Oggi la femminilità è cambiata: bicipiti grossi, tatuaggi al braccio e auto nera sportiva…

«È anche questo, ma non solo. Perché a una persona deve essere proibito di comprarsi l’auto che le piace? Le donne dovrebbero avere solo auto ‘rosa sibilla’ per essere definite tali? La verità e che riteniamo una persona bene educata se sta seduta in modo compito, non urla, interviene nel dialogo nei momenti giusti. Questa è l’educazione che ha ucciso la spontaneità, che ha annullato la capacità di provare sentimenti. Anche nei rapporti fra i sessi».

Questo spiega l’apprezzamento per Maradona: più spontaneo di così! Ma i maschi sono davvero sbagliati?

«Assolutamente no! È l’educazione che li autorizzava ad avere comportamenti sbagliati. I maschi non sono nemmeno cattivi per definizione e io non li ho mai criminalizzati. Oggi i maschi sono in crisi perché devono riorganizzare gli aspetti relazionali. Nel machismo non è assolutamente compresa la violenza gratuita ma è prevista la decisione. Se si vive l’educazione come una rinuncia, di fatto si rinuncia all’amore e così facendo si blocca l’energia primaria della vita; da ciò nascono le aberrazioni. Una donna deve avere il dono dell’analisi, il maschio quello della sintesi, perché è la natura che li ha fatti così; ma è altresì chiaro che non sono prerogative assolute dell’uno o dell’altro genere».

Nei suoi spettacoli lei affronta la sessualità a ‘volto scoperto’, senza tabù. Di tutte le lotte femminili dei tempi passati, cosa è rimasto?

«È rimasto che oggi le donne sono abituate a lottare, a tirarsi fuori d’impaccio, mentre i maschi sono diventati indecisi, o perlomeno attendisti. Per questo ora desidero affrontare il pianeta maschio in un mio spettacolo; voglio tentare di liberare anche loro».

Di cosa si occupa la sua associazione Atopos?

«Il nome deriva dal greco e letteralmente significa ‘senza luogo’. Ma la parola ‘topos’ ha anche un altro significato che indica la caratteristica di una determinata cosa o di uno specifico argomento. Perciò, come scrive Roland Barthes, “diventa ‘Atopos’, ovvero senza possibilità di essere classificato, l’altro che io amo e che mi affascina, in quanto egli è unico e non ingabbiabile in alcuno stereotipo”».

Un inno alla libertà. Eppure anche nel Tango ci sono delle regole, dei passi prefissati; come le concilia con Atopos?

«Le regole servono per segnare la via, per indicare un inizio, poi lo sviluppo deve essere libero. Solo così si otterranno i giusti risultati per ognuno di noi».
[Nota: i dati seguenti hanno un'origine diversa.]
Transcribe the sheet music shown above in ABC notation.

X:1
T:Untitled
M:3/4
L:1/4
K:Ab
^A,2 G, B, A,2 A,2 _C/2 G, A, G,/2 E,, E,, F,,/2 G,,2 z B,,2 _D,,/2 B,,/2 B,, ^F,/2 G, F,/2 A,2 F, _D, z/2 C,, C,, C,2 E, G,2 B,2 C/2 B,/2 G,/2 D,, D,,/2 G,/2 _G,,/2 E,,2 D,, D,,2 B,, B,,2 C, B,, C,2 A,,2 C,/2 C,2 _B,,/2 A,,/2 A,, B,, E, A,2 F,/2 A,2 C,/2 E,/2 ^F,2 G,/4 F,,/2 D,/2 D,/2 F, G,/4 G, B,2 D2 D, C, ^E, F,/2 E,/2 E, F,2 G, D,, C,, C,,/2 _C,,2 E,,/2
Quanto c’è di Tango in quello che fa?

«Il Tango per me è passione allo stato puro: non sono un’insegnante, perciò lo vivo in piena libertà. Il Tango è intuizione, è rivolta, è lotta sociale, è libertà, è sesso, è amore, è arte. Il tango dovrebbe essere ‘Atopos’ per antonomasia; ma tanti ‘tangueros’, come altri praticanti di diverse specialità, riescono a ingabbiarsi nel ruolo in modo tale da non renderlo più ‘atopossiano’, inclassificabile... La persona, il maschio privo di cliché deve essere libero di inventare, di controllare, di indirizzare, come anche di percepire e seguire a sua volta senza che ciò sia inteso come un limite. Questi sono gli uomini di cui voglio parlare nel mio prossimo spettacolo».
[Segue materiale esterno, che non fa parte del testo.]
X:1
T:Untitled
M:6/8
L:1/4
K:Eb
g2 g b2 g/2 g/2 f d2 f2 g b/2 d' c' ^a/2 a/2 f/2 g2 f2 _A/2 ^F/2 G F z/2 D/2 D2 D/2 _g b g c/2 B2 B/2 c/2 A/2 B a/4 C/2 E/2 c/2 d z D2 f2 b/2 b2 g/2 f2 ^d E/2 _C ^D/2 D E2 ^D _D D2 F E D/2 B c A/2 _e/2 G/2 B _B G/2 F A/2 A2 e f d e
Il tono è perentorio. Cari maschi, dobbiamo darci da fare; questo hanno suscitato in me le parole di Marcela. Esistono uomini così? Mi piace sperare che ce ne siano tanti… Concludo prendendo a prestito le parole di Jack Nicholson nel fi lm ‘Qualcosa è cambiato’, quando, rivolto a Helen Hunt, dice: “Tu, (Marcela), mi fai venire voglia di essere un uomo migliore!”